Suppose for a moment that the federal government of some rich, free Western democracy called Upper Slobovia recently instituted a policy that drastically altered the way its citizens received news. Instead of private broadcasters, the main source of news would now come directly from the Upper Slobovian News Service, a department of the government. The anchors of this news service would receive their broadcast scripts directly from a committee of news experts within the department, and very few changes to the script would be tolerated. The private news broadcasts would still be available, but they would cost substantially more to view and would not be available at all in some areas of the country. Consequently, the vast majority of Upper Slobovians would now receive only the news as approved by the government.
What would your reaction be to Upper Slobovia’s policy? Even if Upper Slobovia were a liberal democracy with very little corruption, you’d still have doubts about the policy, wouldn’t you?
Now suppose instead that Upper Slobovia’s policy was about the provision of education and not news. Curricula would be set by a committee in the Upper Slobovian Department of Education, even down to individual lesson plans. Teachers would receive these plans and have little freedom to customize them. Because private schools become costly and are not universally available, the only realistic choice for most students is to receive only the education as approved by the government.

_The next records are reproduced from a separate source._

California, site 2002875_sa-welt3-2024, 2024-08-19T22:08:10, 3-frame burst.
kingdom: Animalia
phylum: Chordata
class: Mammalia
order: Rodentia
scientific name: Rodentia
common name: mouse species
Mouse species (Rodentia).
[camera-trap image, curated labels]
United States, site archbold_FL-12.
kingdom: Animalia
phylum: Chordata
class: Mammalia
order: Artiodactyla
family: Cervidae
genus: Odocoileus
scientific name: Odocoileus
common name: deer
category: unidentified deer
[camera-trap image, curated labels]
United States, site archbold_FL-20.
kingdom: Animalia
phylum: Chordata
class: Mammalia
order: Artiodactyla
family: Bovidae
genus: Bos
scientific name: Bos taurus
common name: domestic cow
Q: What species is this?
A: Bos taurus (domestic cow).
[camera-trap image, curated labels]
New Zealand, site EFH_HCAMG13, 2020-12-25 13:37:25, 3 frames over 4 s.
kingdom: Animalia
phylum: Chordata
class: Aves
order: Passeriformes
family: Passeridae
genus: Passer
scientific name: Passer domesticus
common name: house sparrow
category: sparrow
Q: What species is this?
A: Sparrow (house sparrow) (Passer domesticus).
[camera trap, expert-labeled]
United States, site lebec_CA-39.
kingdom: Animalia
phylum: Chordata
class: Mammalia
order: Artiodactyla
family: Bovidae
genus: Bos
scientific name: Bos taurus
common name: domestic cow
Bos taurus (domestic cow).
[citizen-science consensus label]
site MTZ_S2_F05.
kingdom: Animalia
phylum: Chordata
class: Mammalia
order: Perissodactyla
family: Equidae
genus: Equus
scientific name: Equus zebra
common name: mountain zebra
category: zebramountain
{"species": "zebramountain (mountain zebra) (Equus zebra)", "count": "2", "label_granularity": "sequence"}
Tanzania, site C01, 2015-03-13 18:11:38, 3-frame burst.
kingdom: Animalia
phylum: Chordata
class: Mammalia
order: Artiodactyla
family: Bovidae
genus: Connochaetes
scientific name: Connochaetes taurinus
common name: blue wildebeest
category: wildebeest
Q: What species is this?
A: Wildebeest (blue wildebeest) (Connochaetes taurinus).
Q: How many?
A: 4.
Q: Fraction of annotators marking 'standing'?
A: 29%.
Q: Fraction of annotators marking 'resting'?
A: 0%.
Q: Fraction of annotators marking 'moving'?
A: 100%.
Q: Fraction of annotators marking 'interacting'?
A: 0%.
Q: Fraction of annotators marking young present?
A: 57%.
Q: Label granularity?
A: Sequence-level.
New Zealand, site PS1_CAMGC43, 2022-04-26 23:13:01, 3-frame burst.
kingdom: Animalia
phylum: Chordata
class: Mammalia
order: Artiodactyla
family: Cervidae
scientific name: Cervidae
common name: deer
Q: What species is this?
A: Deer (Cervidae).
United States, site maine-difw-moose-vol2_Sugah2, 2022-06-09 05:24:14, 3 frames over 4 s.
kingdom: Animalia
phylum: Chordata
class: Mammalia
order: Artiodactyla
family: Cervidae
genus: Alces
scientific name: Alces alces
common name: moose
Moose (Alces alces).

How do you feel about that?
I was reminded of this little thought experiment as I watched a news story on the German educational system a night or two ago. In one part, a teacher explained her frustration in not being able to alter the content in her lesson plans–no matter how irrelevant she thought the information was–because the law required her to teach it. Perhaps worse, she was not able to teach other things that she did think relevant because what the law required took up all of her time.
My point here is not to call for the end of public education, but rather to show one of the costs that centralization inevitably brings. The reason things are so strict in Germany is partly because of the “PISA-Schock” in 2001, when Germany placed in the bottom third of international countries in both math and science. As a result, German policymakers have been trying relentlessly to push Germany up in the rankings. There’s arguably nothing wrong with this goal, but since it has become the goal of German bureaucrats, it has necessarily become the goal of every teacher and student within the system–no matter what they might otherwise prefer.
Currently, Germany is suffering from what The Economist calls “the worst of both centralisation and devolution.” Individual Germans states have a broad prerogative in terms of education policy, but changes must be unanimously approved by a national body. Reform is thus understandably difficult as entrenched interests that benefit from the status-quo fight tenaciously to keep it, with ostensibly nary a thought as to what would actually benefit students.
Some cringe at the thought of education as a private for-profit enterprise, but I wonder how much they reflect on the disdainfulness of education as a political enterprise.